Darren drinks his Guinness quickly and orders two more and hears the old man’s voice like glass against glass in his ear, behind the music. And further behind it there is Alastair and those two fucking neds and vengeance like a hooded shade with spread vulture wings and behind that further still is a thing burning hot and blood red but as long as the music leaps and frantics and the old warrior who is of his blood continues to growl words Darren can drown it, let it momentarily fade like the throb of pain in his bruised
face
and scalp split and stuck.

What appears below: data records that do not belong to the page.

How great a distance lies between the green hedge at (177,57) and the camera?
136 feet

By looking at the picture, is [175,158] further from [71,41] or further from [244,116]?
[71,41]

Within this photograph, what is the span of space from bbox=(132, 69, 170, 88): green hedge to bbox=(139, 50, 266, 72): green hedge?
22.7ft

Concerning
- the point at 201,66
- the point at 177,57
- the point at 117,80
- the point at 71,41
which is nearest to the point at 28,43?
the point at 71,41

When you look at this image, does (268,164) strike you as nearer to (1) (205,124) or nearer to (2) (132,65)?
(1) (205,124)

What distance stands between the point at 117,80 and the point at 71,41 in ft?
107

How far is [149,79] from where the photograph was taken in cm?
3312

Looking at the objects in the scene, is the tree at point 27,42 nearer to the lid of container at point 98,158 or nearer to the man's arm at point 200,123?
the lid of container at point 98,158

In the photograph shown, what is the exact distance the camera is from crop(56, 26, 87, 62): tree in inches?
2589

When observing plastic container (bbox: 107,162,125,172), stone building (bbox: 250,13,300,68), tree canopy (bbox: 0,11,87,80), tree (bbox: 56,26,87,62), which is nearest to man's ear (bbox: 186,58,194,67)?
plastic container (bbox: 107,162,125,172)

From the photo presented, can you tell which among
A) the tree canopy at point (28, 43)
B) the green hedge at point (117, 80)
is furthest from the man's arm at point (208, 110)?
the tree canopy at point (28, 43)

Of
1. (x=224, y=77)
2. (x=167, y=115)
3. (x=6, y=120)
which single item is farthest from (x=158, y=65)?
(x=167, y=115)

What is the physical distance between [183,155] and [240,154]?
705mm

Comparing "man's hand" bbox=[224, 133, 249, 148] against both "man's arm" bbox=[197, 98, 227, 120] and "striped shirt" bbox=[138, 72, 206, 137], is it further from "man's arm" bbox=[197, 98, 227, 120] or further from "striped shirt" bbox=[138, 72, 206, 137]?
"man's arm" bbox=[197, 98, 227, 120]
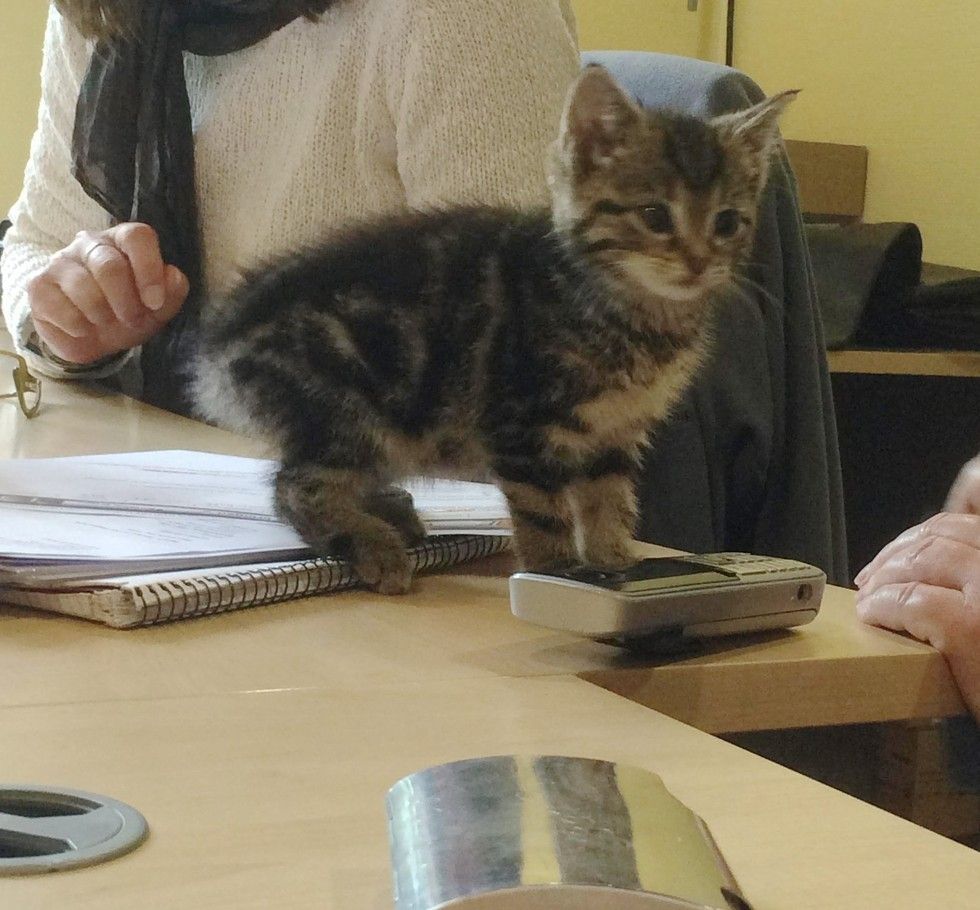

Can, while his head is otherwise engaged, convince himself that there is no shame here, in this mid-city pub on a weekday early afternoon, among these people of courage and defiance, no shame whatsoever. Little fucking scallies just caught him unawares, that’s all. Bushwhacked him from behind, like. Little fucking cowards. They’ll get it. Like all cowards the world over, as the old man says, they’ll get fucking
theirs
.

The music must stop, eventually. It always does. But Darren’ll be up and moving long before then.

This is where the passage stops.